■ **Your goal**
Rewrite each caption in this listing, replacing "Adapter" with "Connector" and changing nothing else. Leave out the pictures.

■ **Information supplied**
_ _ _ _ _ _ _

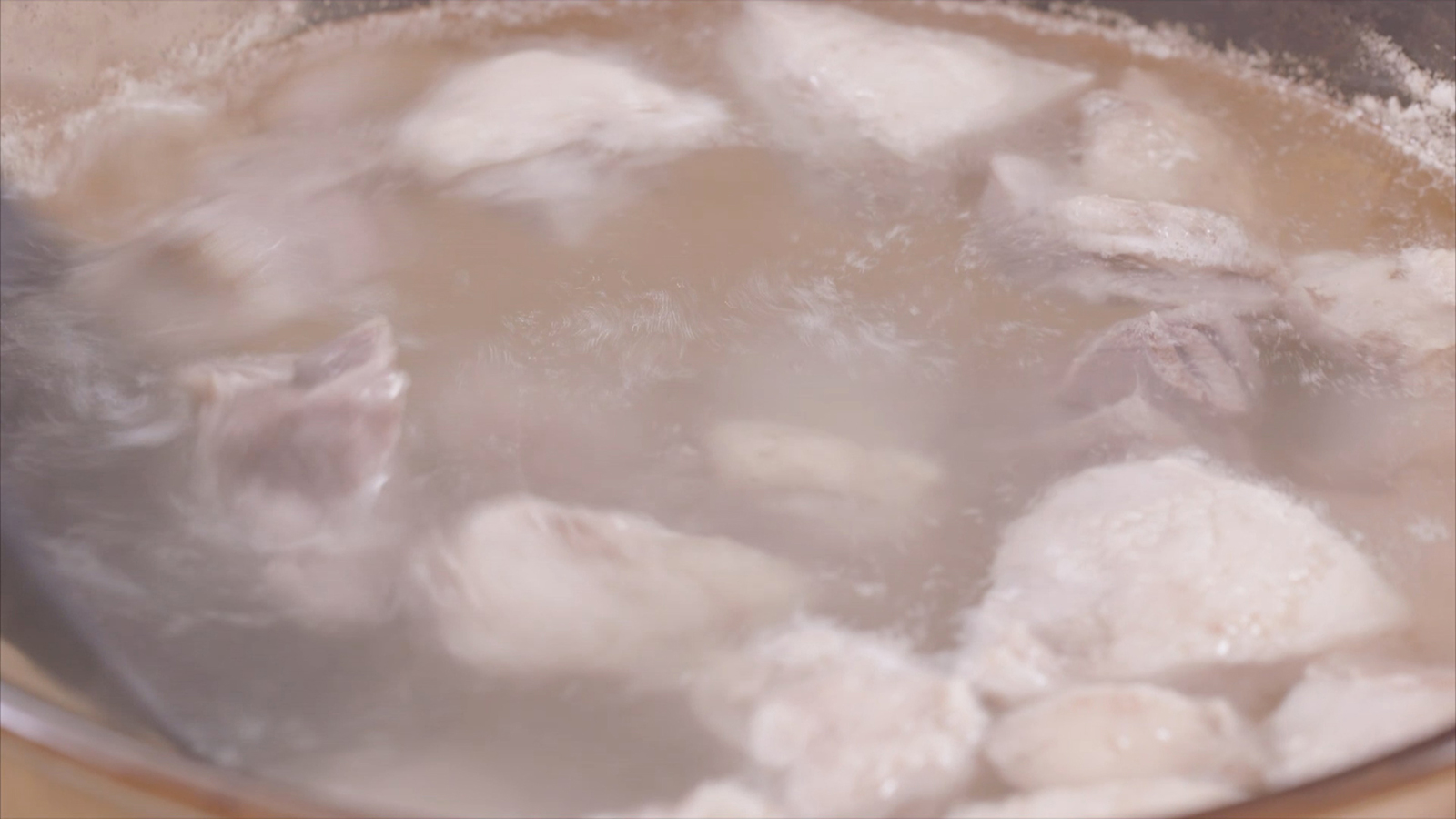 茨菰炖羊肉，軟糯香濃又滋補的做法 步骤5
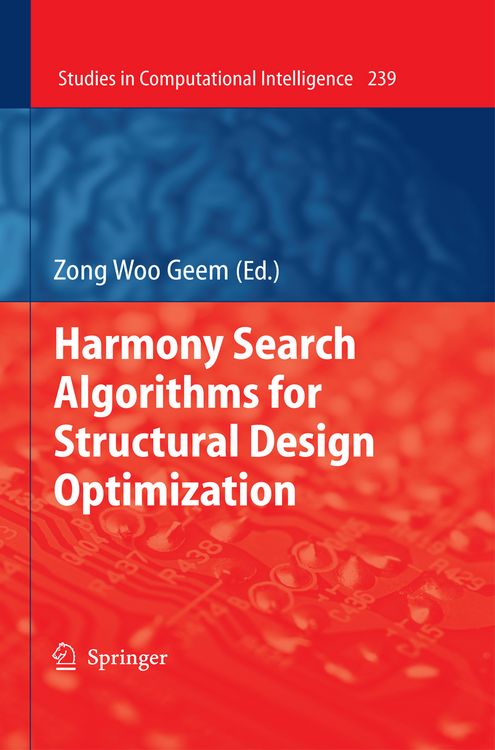 Produktbild: Harmony Search Algorithms for Structural Design Optimization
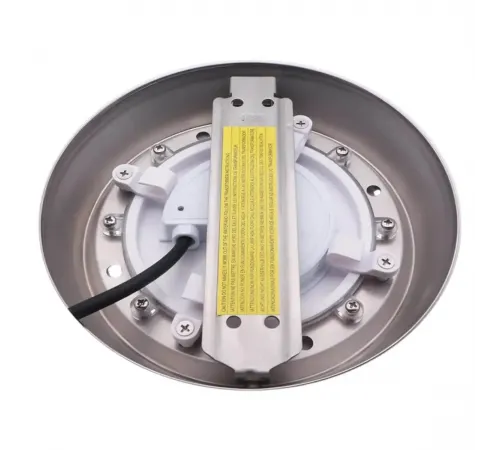 Прожектор светодиодный 18Вт AM RGB 230мм 12В оправа н/с AISI 316 (HX-WH230-252S)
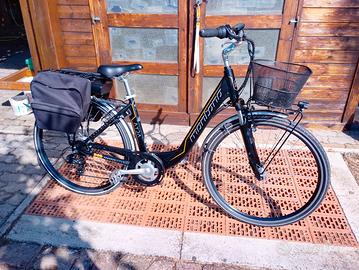 Bici elettrica da città Montana E Ayda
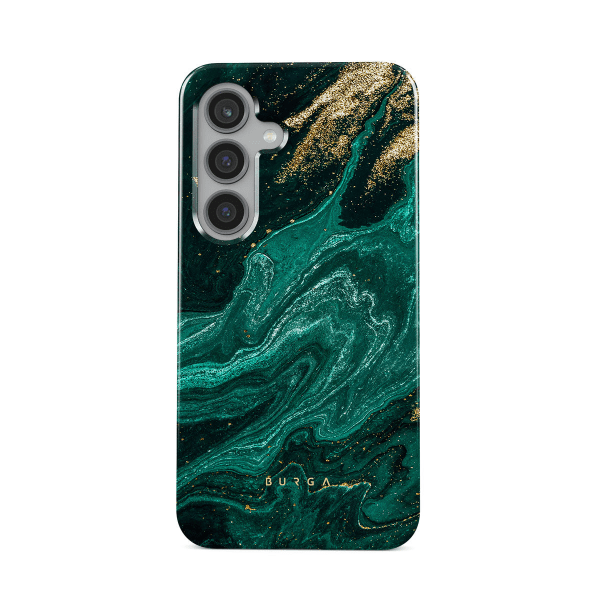 Burga Samsung Galaxy S24 Deksel Tough Emerald Pool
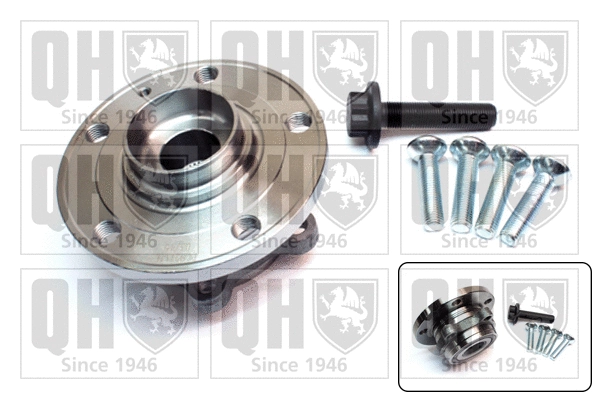 Kit de roulements de roue QUINTON HAZELL QWB1349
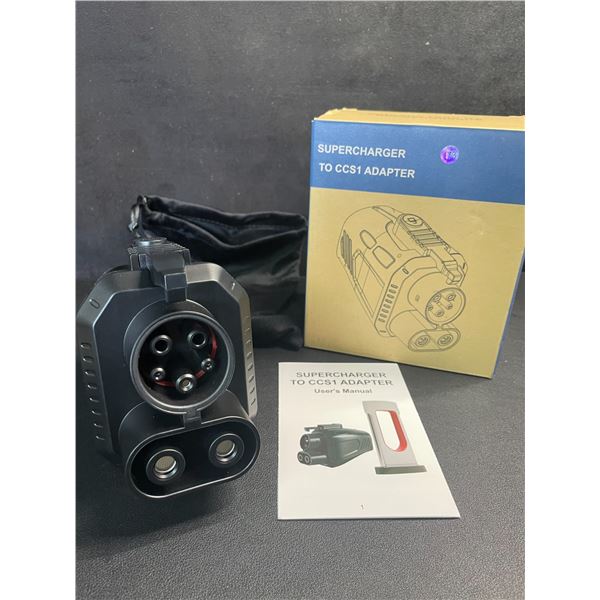 NACS to CCS1 Supercharger Adapter - Allows TESLA NACS Use on Alternate Brands - New Sealed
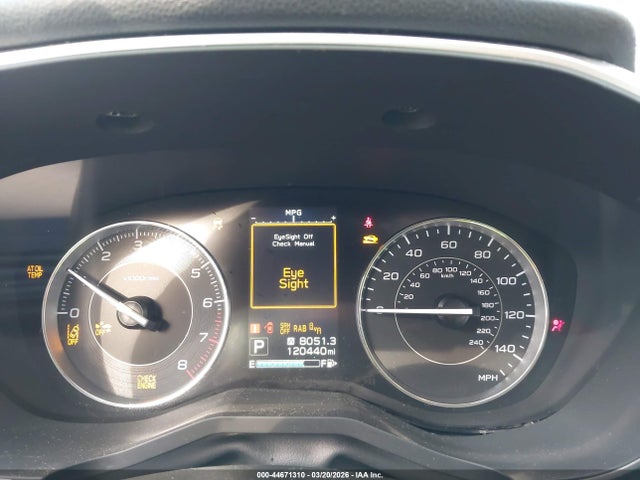 Aukcja sprzedaży 2017 Subaru Impreza 2.0i Limited, vin: 4S3GTAT68H3711886, numer aukcji: 44671310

_ _ _ _ _ _ _

■ **Reply**
 茨菰炖羊肉，軟糯香濃又滋補的做法 步骤5
 Produktbild: Harmony Search Algorithms for Structural Design Optimization
 Прожектор светодиодный 18Вт AM RGB 230мм 12В оправа н/с AISI 316 (HX-WH230-252S)
 Bici elettrica da città Montana E Ayda
 Burga Samsung Galaxy S24 Deksel Tough Emerald Pool
 Kit de roulements de roue QUINTON HAZELL QWB1349
 NACS to CCS1 Supercharger Connector - Allows TESLA NACS Use on Alternate Brands - New Sealed
 Aukcja sprzedaży 2017 Subaru Impreza 2.0i Limited, vin: 4S3GTAT68H3711886, numer aukcji: 44671310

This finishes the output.